+++ Trecho fornecido

OBS: Enquanto a associação
publica será criada a partir da vigência das leis que ratificaram os protocolos
de intenções, o consórcio público de direito privado dependerá da inscrição de
seus atos constitutivos no registro competente, tal como ocorre com as pessoas
privadas em geral.
Art. 6o O consórcio público adquirirá personalidade jurídica:
I – de direito público, no caso de constituir associação pública, mediante
a vigência das leis de ratificação do protocolo de intenções;
II – de direito privado, mediante o atendimento dos requisitos da
legislação civil.
Em que consiste o “Contrato de
Rateio”?
O CONTRATO DE RATEIO é um
instrumento que tem por objetivo principal apenas viabilizar a transferência
de recursos orçamentários do ente consorciado para o próprio consórcio.
Art. 8o Os entes consorciados somente entregarão recursos ao consórcio
público mediante contrato de rateio.
§ 1o O contrato de rateio será formalizado em cada exercício financeiro
e seu prazo de vigência não será superior ao das dotações que o suportam, com
exceção dos contratos que tenham por objeto exclusivamente projetos
consistentes em programas e ações contemplados em plano plurianual ou a gestão
associada de serviços públicos custeados por tarifas ou outros preços públicos.
§ 2o É vedada a aplicação dos recursos entregues por meio de contrato
de rateio para o atendimento de despesas genéricas, inclusive transferências ou
operações de crédito.
§ 3o Os entes consorciados, isolados ou em conjunto, bem como o
consórcio público, são partes legítimas para exigir o cumprimento das
obrigações previstas no contrato de rateio.
§ 4o Com o objetivo de permitir o atendimento dos dispositivos da Lei
Complementar no 101, de 4 de maio de 2000, o consórcio público deve fornecer as
informações necessárias para que sejam consolidadas, nas contas dos entes
consorciados, todas as despesas realizadas com os recursos entregues em virtude
de contrato de rateio, de forma que possam ser contabilizadas nas contas de
cada ente da Federação na conformidade dos elementos econômicos e das atividades
ou projetos atendidos.

++++++
+++ Material fornecido

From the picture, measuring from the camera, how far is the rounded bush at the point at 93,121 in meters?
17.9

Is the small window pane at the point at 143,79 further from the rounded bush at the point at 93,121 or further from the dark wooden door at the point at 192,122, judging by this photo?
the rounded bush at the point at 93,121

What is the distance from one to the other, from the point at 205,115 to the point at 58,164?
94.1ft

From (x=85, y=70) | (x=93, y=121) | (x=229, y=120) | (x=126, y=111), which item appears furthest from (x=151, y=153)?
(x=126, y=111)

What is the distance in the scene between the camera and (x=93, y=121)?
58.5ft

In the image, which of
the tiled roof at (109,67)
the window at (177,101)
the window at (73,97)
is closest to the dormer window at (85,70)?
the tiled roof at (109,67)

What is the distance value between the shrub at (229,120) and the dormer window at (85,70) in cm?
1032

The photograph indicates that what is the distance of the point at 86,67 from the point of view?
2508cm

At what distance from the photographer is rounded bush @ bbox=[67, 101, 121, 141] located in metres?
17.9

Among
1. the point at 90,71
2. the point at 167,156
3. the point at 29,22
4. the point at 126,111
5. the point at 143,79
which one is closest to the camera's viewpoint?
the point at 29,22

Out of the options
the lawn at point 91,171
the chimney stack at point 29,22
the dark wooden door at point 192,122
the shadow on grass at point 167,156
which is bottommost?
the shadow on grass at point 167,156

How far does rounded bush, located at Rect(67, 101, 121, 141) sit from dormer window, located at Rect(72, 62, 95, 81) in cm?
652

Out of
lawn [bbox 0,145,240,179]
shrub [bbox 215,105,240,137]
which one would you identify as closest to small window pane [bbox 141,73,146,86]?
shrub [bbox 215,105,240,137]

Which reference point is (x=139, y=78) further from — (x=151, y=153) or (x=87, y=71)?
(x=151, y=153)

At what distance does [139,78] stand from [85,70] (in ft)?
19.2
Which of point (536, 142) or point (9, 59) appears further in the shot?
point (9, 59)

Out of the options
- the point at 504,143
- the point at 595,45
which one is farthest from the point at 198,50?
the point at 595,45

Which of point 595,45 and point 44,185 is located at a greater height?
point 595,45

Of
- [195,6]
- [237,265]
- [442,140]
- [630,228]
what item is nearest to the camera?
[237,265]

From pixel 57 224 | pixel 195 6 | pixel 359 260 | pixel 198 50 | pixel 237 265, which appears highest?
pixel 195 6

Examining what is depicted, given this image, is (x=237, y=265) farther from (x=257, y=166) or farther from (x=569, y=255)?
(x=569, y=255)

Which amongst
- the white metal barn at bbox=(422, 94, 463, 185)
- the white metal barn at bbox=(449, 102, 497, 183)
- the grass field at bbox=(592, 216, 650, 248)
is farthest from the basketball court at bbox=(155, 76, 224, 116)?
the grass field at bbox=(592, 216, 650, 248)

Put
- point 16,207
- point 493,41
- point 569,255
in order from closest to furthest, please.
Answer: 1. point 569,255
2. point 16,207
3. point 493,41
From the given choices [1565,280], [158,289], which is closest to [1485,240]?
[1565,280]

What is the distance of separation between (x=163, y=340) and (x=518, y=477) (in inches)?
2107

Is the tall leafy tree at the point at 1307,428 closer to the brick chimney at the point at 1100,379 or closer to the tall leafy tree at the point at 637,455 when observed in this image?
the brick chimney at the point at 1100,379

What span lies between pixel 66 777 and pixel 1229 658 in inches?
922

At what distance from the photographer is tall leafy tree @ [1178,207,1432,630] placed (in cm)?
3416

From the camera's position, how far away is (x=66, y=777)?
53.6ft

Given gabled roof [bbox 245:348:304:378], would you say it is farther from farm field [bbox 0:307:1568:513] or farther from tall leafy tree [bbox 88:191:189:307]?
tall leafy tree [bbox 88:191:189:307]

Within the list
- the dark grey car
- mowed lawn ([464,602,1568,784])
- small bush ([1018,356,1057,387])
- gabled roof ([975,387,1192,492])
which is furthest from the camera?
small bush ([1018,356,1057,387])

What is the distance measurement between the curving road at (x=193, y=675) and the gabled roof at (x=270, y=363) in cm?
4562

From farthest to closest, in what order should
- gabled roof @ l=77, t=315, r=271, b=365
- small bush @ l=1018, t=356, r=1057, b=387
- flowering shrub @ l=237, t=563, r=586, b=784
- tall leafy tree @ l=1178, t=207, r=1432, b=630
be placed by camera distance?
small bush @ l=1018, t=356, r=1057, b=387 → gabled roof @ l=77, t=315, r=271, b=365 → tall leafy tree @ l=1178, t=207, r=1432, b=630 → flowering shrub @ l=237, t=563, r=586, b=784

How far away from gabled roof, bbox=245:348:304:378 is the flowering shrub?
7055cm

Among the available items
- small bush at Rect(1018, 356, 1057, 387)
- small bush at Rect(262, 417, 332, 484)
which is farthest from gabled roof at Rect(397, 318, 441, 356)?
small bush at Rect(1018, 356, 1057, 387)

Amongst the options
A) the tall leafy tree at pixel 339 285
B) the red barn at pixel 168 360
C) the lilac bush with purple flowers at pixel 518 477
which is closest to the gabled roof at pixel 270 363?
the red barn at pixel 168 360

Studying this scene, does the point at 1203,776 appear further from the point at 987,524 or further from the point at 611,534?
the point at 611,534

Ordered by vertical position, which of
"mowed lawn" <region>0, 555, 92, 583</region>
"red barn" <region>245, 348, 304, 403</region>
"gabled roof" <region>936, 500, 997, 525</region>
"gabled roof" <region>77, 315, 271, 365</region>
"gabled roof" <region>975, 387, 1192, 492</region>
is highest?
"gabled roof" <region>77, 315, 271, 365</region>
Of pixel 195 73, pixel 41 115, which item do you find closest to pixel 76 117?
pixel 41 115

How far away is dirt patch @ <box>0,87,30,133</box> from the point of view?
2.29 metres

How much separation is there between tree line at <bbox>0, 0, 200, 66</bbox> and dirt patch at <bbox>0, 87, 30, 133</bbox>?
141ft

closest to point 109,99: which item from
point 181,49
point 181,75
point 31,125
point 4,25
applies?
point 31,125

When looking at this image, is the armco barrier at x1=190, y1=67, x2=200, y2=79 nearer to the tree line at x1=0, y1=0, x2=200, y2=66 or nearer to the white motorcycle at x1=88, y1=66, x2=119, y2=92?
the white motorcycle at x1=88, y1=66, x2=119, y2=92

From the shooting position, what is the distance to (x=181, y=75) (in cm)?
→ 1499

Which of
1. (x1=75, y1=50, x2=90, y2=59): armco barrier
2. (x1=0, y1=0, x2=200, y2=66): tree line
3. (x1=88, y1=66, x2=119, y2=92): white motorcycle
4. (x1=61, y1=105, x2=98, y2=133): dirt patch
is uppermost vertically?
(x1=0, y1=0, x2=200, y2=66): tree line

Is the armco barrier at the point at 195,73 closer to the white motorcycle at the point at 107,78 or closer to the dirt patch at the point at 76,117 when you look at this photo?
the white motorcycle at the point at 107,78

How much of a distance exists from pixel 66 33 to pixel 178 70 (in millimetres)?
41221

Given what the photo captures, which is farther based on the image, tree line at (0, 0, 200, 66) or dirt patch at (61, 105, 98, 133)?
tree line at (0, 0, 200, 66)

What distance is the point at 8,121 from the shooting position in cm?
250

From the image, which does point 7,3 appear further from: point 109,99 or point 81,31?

++++++

• Tarefas a cumprir:
**a)** Retorne cada linha da listagem que contenha a palavra "barrier", levando em conta a diferença entre maiúsculas e minúsculas.
**b)** Prolongue o trecho sobre consórcios públicos a partir da última frase apresentada.

• Respostas por tarefa:
**a)**
When looking at this image, is the armco barrier at x1=190, y1=67, x2=200, y2=79 nearer to the tree line at x1=0, y1=0, x2=200, y2=66 or nearer to the white motorcycle at x1=88, y1=66, x2=119, y2=92?
1. (x1=75, y1=50, x2=90, y2=59): armco barrier
Is the armco barrier at the point at 195,73 closer to the white motorcycle at the point at 107,78 or closer to the dirt patch at the point at 76,117 when you look at this photo?

**b)**
§ 5o Poderá ser excluído do consórcio público, após prévia suspensão, o
ente consorciado que não consignar, em sua lei orçamentária ou em créditos
adicionais, as dotações suficientes para suportar as despesas assumidas por
meio de contrato de rateio.
O objeto do contrato de rateio
é simplesmente essa transferência de recursos orçamentários. Com isso, o prazo
máximo de vigência do contrato de rateio é de 1 ano, mesmo prazo de vigência da
lei orçamentária anual.
Mas a L11107 traz algumas
exceções a esse prazo máximo, como nos casos de transferências já previstas no
Plano Plurianual (PPA) ou quando o consórcio publico prestar serviço público
remunerado exclusivamente por tarifa. No primeiro caso, tendo o PPA prazo de 4
anos de vigência, natural que o prazo do contrato de rateio também possa ser
estendido. No segundo caso, como a tarifa se refere à verba particular, que não
envolve recurso do orçamento, também é lógico que não haja essa limitação de
vigência anual.
E o contrato de programa? Qual
seria sua função?
O CONTRATO DE PROGRAMA, por
sua vez, tem por objeto obrigações diversas, que não envolvem diretamente o
orçamento.
Pelo contrato de programa o
ente pode transferir pessoal, bens e serviços para o consórcio, com o fim de
viabilizar a prestação da atividade.
L11107, Art. 13. Deverão ser constituídas e reguladas por contrato de programa, como condição de
sua validade, as obrigações que um ente da Federação constituir para com outro
ente da Federação ou para com consórcio público no âmbito de gestão associada
em que haja a prestação de serviços públicos ou a transferência total ou
parcial de encargos, serviços, pessoal ou de bens necessários à continuidade
dos serviços transferidos.
A lei permite que o contrato
de programa seja celebrado entre o ente e o consórcio ou entre os próprios
entes consorciados.
Quanto ao prazo, o contrato de
programa permanece vigente mesmo após a extinção do consórcio. É um caso de ultratividade
do contrato, pra que o interesse público e os serviços não sejam
prejudicados.
§ 4o O contrato de programa continuará vigente mesmo quando extinto o
consórcio público ou o convênio de cooperação que autorizou a gestão associada
de serviços públicos.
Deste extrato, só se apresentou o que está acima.